The "Geryoneis" is a fragmentary poem, written in Ancient Greek by the lyric poet Stesichorus. Composed in the 6th century BC, it narrates an episode from the Heracles myth in which the hero steals the cattle of Geryon, a three-bodied monster with a human face.

==Preservation==

The text of the "Geryoneis" has only been handed down in fragmentary form. The majority of which comes from Papyrus Oxyrhynchus XXXII 2617, which was published in 1967. Additional fragments can be found in Book 11 of Athenaeus' Deipnosophistae. The extant parts of the poem exhibit numerous lacunae, with only fragment 19 (= 15 SLG) displaying long stretches of uninterrupted text.

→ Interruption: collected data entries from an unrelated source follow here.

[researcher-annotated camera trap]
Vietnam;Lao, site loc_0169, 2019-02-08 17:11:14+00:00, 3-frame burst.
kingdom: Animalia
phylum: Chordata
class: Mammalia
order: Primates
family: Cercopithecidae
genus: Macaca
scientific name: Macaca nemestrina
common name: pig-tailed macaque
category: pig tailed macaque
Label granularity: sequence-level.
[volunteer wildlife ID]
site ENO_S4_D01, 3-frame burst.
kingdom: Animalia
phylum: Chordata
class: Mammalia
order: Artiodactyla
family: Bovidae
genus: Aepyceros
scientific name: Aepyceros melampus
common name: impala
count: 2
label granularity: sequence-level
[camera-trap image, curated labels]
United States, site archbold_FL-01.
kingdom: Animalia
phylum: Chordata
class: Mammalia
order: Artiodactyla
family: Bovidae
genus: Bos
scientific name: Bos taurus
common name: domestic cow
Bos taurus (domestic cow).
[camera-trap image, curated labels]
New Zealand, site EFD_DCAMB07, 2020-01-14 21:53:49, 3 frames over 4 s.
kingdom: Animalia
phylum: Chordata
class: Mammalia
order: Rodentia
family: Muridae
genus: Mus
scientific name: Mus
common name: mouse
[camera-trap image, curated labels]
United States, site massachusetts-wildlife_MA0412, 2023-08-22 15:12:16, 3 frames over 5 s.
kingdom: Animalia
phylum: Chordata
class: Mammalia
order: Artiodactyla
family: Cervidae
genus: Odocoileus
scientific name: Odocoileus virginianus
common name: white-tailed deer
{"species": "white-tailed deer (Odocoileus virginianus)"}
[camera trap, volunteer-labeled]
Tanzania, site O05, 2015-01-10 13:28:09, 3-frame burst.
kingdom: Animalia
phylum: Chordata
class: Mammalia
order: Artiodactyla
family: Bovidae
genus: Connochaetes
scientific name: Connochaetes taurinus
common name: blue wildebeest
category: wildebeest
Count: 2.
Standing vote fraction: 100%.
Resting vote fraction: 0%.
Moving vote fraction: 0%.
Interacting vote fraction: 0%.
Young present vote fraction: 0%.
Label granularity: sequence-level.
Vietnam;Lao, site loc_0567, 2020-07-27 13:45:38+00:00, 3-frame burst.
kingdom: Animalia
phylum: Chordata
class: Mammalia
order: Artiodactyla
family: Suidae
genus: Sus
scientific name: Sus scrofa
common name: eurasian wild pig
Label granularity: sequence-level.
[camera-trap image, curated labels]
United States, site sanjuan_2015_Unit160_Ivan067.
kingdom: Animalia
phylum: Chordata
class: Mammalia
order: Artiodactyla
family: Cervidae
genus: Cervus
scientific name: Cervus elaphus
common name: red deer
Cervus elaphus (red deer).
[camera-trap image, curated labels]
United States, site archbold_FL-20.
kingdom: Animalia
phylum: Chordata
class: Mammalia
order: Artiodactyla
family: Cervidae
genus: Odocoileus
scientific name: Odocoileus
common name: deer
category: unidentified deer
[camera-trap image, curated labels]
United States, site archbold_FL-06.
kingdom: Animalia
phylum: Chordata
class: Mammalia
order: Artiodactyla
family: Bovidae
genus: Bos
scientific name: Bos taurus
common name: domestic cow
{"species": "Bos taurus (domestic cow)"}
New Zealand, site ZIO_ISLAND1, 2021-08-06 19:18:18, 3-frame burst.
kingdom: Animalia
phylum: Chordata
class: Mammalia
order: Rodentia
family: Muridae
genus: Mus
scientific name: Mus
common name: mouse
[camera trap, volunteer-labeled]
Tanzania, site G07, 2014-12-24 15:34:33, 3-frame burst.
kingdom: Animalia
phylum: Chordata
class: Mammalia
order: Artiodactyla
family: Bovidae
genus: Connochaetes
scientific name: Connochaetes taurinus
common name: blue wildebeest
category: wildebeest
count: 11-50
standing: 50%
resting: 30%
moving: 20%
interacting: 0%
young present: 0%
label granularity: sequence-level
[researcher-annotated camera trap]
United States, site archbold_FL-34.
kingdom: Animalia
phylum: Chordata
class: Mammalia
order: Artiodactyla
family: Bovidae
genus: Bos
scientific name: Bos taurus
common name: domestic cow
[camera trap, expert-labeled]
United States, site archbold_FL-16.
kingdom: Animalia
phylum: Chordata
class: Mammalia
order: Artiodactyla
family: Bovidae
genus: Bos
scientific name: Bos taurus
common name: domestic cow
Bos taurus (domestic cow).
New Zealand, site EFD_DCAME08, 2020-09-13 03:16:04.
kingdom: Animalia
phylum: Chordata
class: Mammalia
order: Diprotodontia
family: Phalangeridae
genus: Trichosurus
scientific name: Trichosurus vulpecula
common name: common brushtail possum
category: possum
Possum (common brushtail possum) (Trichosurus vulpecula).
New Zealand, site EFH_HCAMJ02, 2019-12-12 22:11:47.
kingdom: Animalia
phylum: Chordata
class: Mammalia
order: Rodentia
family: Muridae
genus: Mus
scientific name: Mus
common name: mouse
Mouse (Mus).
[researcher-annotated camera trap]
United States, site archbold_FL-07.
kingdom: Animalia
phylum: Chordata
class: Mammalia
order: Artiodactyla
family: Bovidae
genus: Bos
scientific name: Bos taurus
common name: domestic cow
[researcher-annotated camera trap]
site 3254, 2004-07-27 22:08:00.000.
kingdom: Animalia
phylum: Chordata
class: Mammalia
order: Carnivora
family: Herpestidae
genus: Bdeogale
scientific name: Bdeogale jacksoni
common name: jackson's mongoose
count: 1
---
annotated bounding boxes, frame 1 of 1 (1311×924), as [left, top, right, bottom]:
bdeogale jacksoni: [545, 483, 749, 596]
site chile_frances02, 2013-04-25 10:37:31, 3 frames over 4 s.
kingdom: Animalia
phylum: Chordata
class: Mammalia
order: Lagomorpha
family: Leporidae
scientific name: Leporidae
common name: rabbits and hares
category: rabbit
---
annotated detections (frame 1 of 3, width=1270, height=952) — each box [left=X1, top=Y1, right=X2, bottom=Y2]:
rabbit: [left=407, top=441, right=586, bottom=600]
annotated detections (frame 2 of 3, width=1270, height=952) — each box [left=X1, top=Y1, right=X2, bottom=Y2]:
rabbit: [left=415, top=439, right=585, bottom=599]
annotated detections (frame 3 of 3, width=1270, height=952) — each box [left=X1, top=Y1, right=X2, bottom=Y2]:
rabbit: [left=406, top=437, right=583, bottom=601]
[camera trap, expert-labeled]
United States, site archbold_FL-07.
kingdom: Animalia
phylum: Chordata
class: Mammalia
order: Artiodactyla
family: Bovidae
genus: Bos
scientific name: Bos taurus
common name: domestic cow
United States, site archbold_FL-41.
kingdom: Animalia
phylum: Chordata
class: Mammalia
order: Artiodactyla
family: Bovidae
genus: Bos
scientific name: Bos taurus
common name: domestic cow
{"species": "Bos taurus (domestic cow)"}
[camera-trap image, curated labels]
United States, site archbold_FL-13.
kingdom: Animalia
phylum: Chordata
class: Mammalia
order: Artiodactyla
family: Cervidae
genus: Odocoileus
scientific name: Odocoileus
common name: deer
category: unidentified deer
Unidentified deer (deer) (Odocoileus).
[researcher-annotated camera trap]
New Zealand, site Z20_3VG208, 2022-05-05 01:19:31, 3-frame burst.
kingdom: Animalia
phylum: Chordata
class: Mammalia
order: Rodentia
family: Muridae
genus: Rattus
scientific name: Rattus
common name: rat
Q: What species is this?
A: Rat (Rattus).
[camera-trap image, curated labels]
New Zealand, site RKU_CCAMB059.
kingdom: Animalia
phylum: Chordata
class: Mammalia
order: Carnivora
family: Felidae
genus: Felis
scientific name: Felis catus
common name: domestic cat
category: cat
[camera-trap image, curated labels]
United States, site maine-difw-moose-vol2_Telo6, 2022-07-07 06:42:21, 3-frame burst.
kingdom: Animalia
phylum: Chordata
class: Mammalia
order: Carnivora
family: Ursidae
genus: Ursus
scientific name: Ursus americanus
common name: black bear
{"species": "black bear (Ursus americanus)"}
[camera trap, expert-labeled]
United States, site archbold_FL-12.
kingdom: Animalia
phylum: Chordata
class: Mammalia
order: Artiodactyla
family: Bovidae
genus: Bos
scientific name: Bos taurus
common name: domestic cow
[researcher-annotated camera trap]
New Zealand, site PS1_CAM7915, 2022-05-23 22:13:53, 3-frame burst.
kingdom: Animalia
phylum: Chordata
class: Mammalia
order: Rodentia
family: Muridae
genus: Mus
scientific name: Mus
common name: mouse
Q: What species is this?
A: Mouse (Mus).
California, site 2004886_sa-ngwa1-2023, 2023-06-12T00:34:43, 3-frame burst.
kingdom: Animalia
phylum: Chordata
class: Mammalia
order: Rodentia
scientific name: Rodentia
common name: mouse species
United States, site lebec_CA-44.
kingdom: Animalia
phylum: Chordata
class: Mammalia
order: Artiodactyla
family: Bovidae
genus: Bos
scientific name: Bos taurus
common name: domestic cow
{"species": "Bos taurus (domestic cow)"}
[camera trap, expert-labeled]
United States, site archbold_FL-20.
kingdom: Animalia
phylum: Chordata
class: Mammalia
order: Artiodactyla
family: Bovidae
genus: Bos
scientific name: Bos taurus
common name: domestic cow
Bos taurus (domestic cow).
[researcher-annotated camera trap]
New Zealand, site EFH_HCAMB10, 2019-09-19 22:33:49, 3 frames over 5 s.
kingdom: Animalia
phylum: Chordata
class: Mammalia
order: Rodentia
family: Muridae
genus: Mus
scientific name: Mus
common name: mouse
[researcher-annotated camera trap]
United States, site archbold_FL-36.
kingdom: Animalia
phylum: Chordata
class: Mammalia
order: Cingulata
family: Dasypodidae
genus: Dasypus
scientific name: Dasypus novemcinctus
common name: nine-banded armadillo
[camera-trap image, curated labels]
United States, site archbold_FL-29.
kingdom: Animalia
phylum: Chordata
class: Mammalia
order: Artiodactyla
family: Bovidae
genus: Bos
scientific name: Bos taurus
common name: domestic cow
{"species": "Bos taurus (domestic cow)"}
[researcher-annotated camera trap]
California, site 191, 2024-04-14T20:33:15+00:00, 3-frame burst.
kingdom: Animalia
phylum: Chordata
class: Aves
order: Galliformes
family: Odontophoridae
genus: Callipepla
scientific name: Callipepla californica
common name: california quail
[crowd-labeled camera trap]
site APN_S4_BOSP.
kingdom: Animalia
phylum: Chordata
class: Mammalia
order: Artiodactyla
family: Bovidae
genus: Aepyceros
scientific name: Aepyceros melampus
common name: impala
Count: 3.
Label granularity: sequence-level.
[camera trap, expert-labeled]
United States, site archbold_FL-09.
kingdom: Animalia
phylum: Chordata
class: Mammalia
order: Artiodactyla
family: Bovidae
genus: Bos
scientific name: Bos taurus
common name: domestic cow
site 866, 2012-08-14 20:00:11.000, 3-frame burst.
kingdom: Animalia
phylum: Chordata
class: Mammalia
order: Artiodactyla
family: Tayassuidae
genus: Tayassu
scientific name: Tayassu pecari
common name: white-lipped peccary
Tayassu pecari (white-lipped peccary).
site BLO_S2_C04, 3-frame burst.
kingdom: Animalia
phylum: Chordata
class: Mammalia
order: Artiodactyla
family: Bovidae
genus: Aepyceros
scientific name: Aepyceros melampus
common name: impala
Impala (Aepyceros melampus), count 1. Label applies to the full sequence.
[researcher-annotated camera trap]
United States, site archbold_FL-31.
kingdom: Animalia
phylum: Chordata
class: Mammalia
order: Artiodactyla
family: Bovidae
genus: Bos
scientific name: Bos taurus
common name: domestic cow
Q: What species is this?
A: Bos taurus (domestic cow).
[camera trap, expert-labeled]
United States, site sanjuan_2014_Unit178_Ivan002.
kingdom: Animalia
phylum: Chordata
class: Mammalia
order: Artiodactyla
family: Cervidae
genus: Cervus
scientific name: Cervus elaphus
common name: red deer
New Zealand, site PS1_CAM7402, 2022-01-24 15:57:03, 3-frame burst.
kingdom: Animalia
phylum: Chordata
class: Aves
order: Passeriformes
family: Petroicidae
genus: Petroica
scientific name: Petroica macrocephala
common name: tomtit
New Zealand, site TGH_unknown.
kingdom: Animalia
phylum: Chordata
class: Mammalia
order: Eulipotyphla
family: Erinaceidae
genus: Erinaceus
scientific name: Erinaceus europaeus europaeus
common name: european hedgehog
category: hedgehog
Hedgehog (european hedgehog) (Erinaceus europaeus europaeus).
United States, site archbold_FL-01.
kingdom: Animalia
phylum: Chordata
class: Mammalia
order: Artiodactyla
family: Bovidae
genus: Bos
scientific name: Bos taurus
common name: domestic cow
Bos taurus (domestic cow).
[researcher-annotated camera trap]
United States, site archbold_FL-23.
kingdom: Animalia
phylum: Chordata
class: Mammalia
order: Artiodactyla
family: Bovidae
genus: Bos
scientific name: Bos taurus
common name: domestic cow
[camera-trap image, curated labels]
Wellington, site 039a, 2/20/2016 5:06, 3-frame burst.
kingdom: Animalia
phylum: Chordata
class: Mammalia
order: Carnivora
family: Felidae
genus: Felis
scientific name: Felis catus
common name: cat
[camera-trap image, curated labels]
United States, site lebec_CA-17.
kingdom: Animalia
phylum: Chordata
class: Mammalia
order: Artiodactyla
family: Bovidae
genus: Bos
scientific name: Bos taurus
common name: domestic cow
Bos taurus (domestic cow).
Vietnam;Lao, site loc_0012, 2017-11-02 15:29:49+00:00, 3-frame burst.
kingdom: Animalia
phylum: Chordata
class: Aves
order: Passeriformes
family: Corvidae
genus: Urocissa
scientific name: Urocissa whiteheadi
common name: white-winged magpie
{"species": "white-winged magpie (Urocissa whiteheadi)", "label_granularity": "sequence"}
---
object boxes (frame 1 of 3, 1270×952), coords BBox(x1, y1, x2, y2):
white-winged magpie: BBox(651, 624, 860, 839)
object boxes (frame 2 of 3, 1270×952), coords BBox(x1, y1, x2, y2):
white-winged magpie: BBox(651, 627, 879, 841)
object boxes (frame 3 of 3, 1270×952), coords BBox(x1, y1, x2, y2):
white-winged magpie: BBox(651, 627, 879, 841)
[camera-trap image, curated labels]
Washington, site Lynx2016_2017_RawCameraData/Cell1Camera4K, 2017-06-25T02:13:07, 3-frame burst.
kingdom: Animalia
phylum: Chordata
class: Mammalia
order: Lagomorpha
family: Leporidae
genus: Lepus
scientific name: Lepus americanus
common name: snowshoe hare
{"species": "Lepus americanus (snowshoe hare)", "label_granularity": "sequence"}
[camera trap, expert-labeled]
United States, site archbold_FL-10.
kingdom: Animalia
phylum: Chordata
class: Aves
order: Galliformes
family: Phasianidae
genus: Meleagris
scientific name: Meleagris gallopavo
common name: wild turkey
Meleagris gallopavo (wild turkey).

The length of the complete poem is estimated to 1300 lines.

==Synopsis==

The extant parts of the poem begin with the prelude of the fight between Heracles and Geryon. They include: a council of the gods, which resolves that Geryon is to die, the birth of his cowherd Eurytion and a depiction of his parents, trying to convince him not to face Heracles. The final moments of the conflict are preserved at length: Heracles shoots a deadly arrow into Geryon's forehead. His agony is described in detail and compared to a withering poppy.

==Reception==

Like much of Stesichorus' output, the "Geryoneis" has been noted for its use and advancement of Homeric elements. Especially the humanisation of Geryon through the mention of his parents and the poppy simile has been highlighted by critics.

In 1998, Canadian poet Anne Carson published the verse novel Autobiography of Red, a modern interpretation of Gerioneida.